Tuesday, 25 February 2014

Quilting, padding and stuffing

Preparing the variety of fabrics, for padding and top and bottom layers and the trapped items made my work space look like a rather strange laboratory, with interesting exhibits...the task to make them come together in a way that would move my ideas along into making fabric with a texture that would respond to touch as well as the eye. 

Ref 5.5.1b
Ref 5.5.1a

 For first 'quilt' I went for a traditional design with same cotton cloth top and bottom over a fleece padding.  Machine stitching the quilting lines I then decided to fray the fabric as this was a fabric samples which had not been used in Chapter 4

Ref 5.5.2a
The second machine quilted piece using a silk variegated top thread on a cotton organza fabric again padded with the knitted fleece. Using photos to inspire the shapes or stitch lines for the samples but trying to not be too concerned about a literal translation...

Ref 5.5.3a
Ref 5.5.3b
In these hand quilted wadded pieces two different weights of cotton fabric top and tailed a fleece wadding. A 60 crochet thread was used for the stitching. For sample 5.5.3a  pattern I wanted to vary size of the unquilted sections to try and replicate the idea of layers and strata while keeping a grid like pattern. Ref 5.5.3b

Ref 5.5.4
Ref 5.5.4 sample proceeded to use a variety of threads on muslin over fleece for a more angular sample.  Sadly lost my way - having made a simple pattern once into the stitching went off piste; it must have been the excitement of the Winter Olympics that took my mind away from what I was doing.  

Ref 5.5.5
Ref 5.5.6
For the next two samples the inspiration came from the Broch of Gurness but two different techniques were used.  The initial one 5.5.5 was a random hand stitched quilting stitch whereas 5.5.6 used wooden insets for shape quilting. Sadly my mind was still on wadding  and I failed to read notes correctly and carried on with three layers! The error continues on to sample 5.5.7 when I suddenly realised my error and did a 'rescue' and you will see how some of the wadding has been cut away from the wood sections. For 5.5.7 I trapped some feathers between a layer of net and cream cotton organza and tried to define their shape with hand stitched outlines.
Ref 5.5.7

Ref 5.5.8a
Ref 5.5.8.b
For the padded sample 5.5.8a I decided to alternate the padding in each section, using string (central space), knitting wool (bottom left), thrumbs or waste threads (top), found wool fleece (bottom right) and two sections of cotton fibres. The see through layer of cotton was backed by a coloured polyester fabric to add depth. Picture 5.5.8.b shows the reverse and each of the stuffing contents.

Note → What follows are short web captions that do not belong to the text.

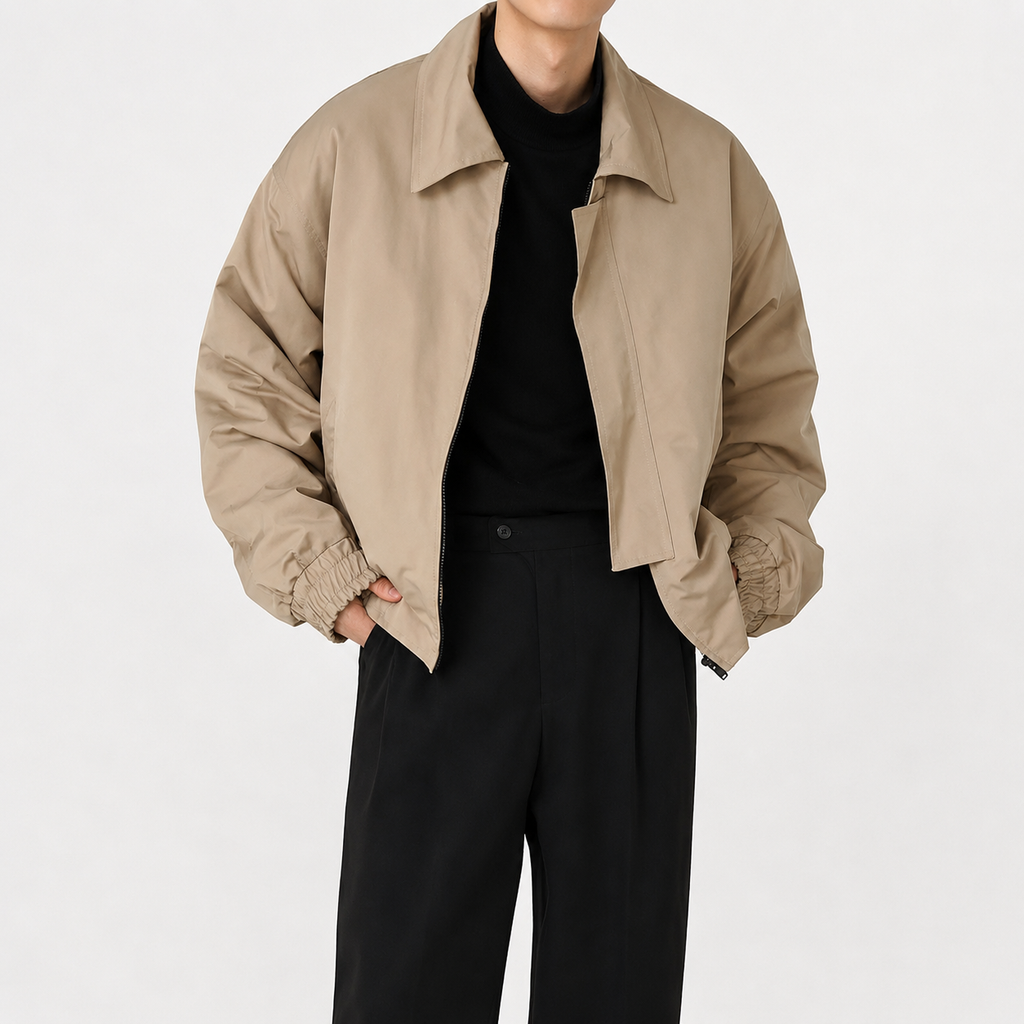Men’s Bomber Jacket – Utility Lapel Workwear Jacket with Long Sleeves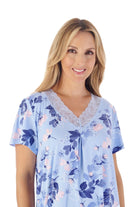 Slenderella Gaspe Floral Print Supersoft 40 Inch Nightdress - Blue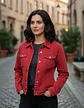 Chaqueta De Mezclilla Roja Crossroads Talla M - Miniatura 1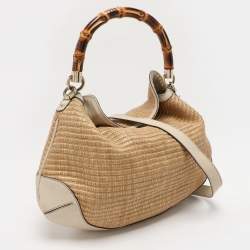 Pre Owned Gucci Beige/Cream Leather and Straw Peggy Hobo
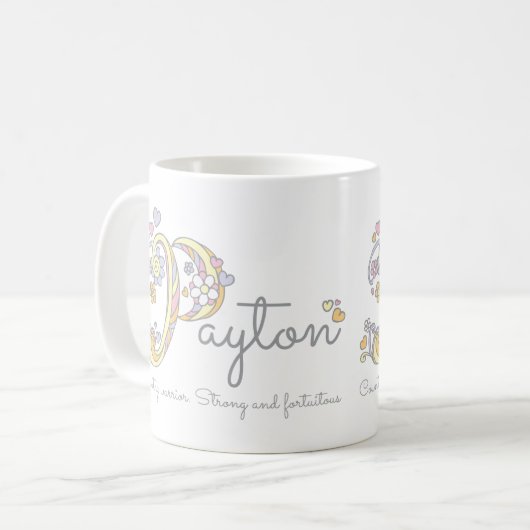 PayPton p Name bedeutet Monogramm-Tasse Kaffeetasse (Vorderseite Links)
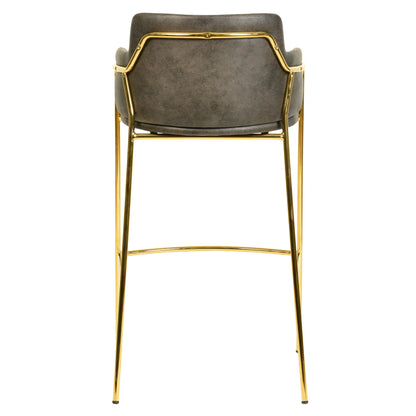 Axis 40" Low-Back Bar Stool Ergonomic Pub Chair with Gold Stainless Steel Base Set of 2 - Elax Furniture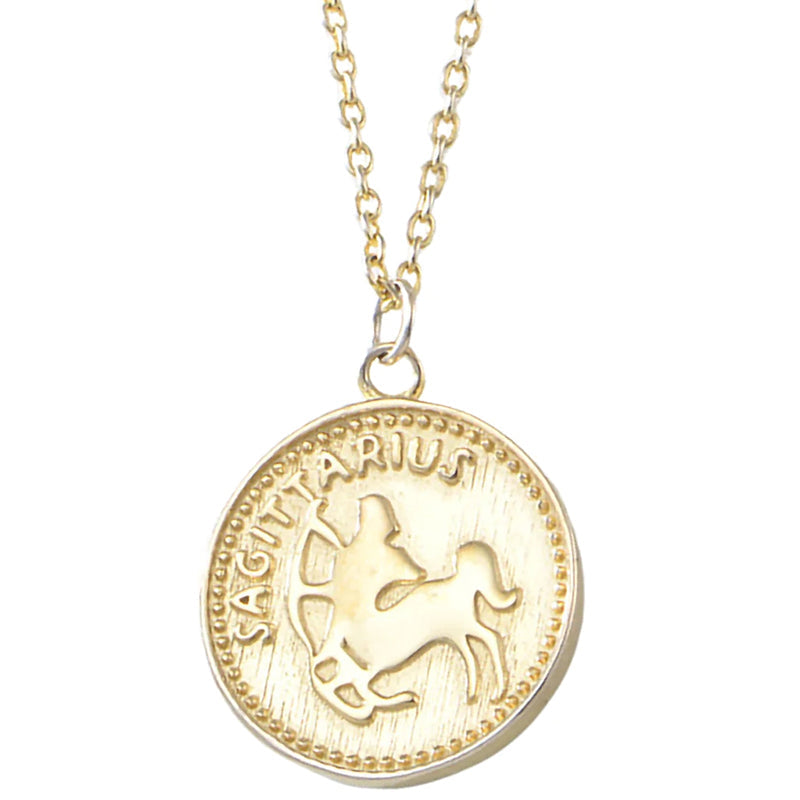 Gold Plated Sterling Silver Zodiac Coin Necklace GLAMOUR CHICCASTLE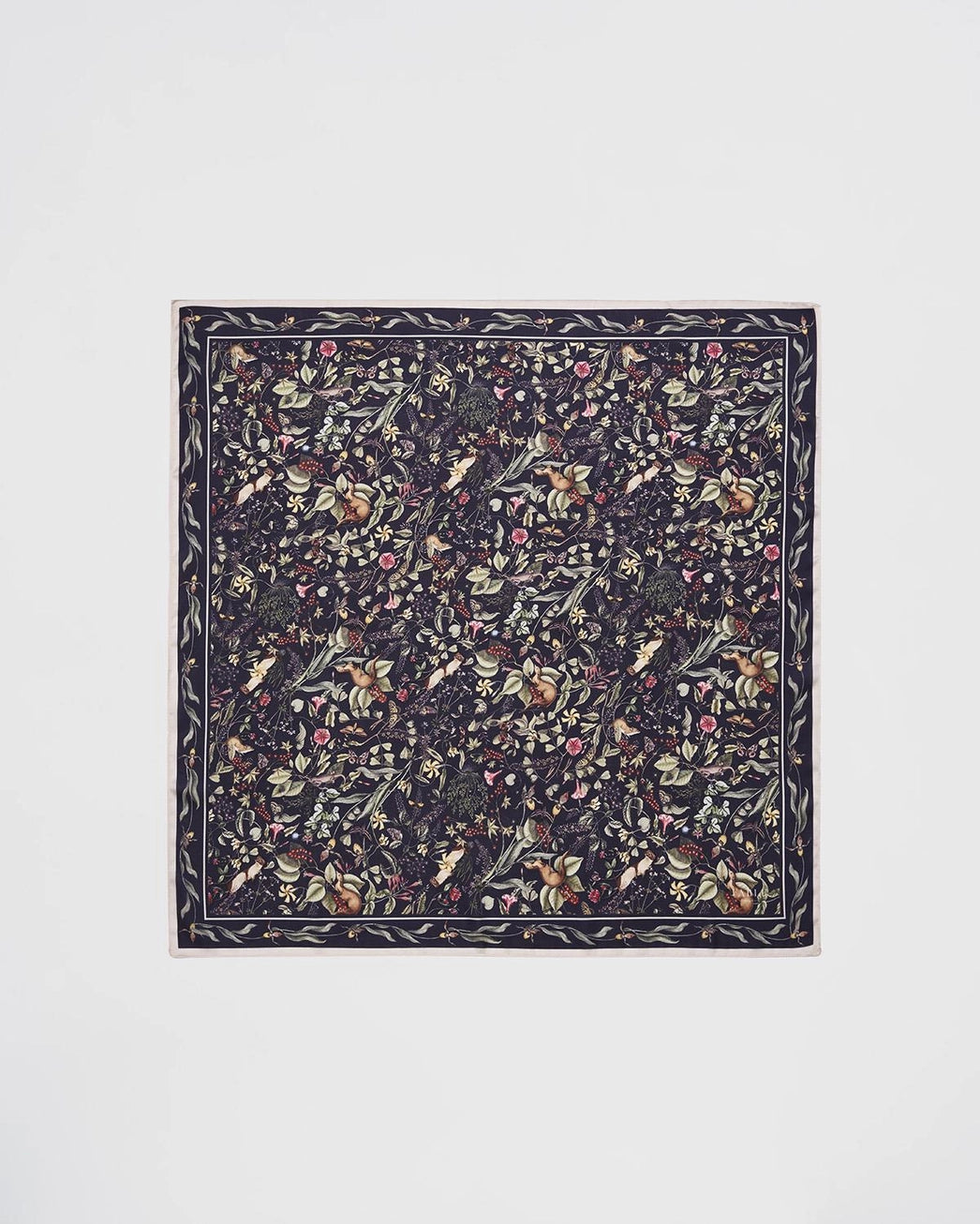 Fable Wolf Garden Navy Square Scarf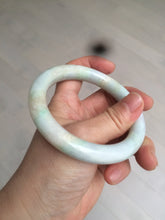 Load image into Gallery viewer, 58.9mm certified 100% natural type A light sunny green/purple/yellow chubby round cut jadeite jade bangle BF37-9225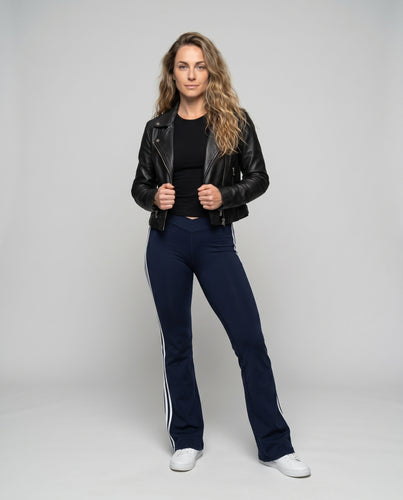 Damen Sportliche Hochwertige Flared-Hosen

Sample 5.5.9  inspire by my stone/shell from Coral Beach on the Isle of Skye could fall between a shaped or padded exploration using melon pips and a cheese cloth top fabric
Ref 5.5.9b
Ref 5.5.9a

Ref 5.5.10b
Ref 5.5.10a
For cords I have show reverse and front sample 5 5.10 where a twin needle was used to make channels in which pipe cleaners were placed with wide spaces between to allow larger cotton tops for padding.  In pushing the cleaners and padding into the spaces the original clean lines made by the twin needle distorted at the curves, but while it showed up errors in the sewing and turning of a curve with the twin needle I decided to keep the sample as it seemed to enhance a natural element!
Samples 5.5.11 and 12 again explore cording with piping, zig zag and a knotted string in an attempt to replicate the erosion of the  Arbroath Abbey wall

Ref 5.5.12
Ref 5.5.11

For a finale  and following an inspiration regarding tea bags on the Distant Stitch Facebook page, thank you Sian, I looked at my morning mug of tea and thought ...I wonder!!!  The original teabags were square but mine... well they were triangles! So here they are top and bottom which is which? There were a multitude of options that I tried but opted for classic shape.  I have a feeling teabags will become another thing to save as the option of tea dyeing was starting to occupy my natural dyeing tendencies.


  1. Love your quilting samples, Judith. Had to laugh at your hand stitching going off piste. I looks like a gold medal to me!

    1. Thanks Ros, it feeels like detox not having ther Olympics as an excuse for not doing or doing things wrong!

  2. Super samples Judith. I particularly like 5.5.3a with the varied sizes of unquilted areas.

  3. PS Love the teabags - a subject dear to my heart!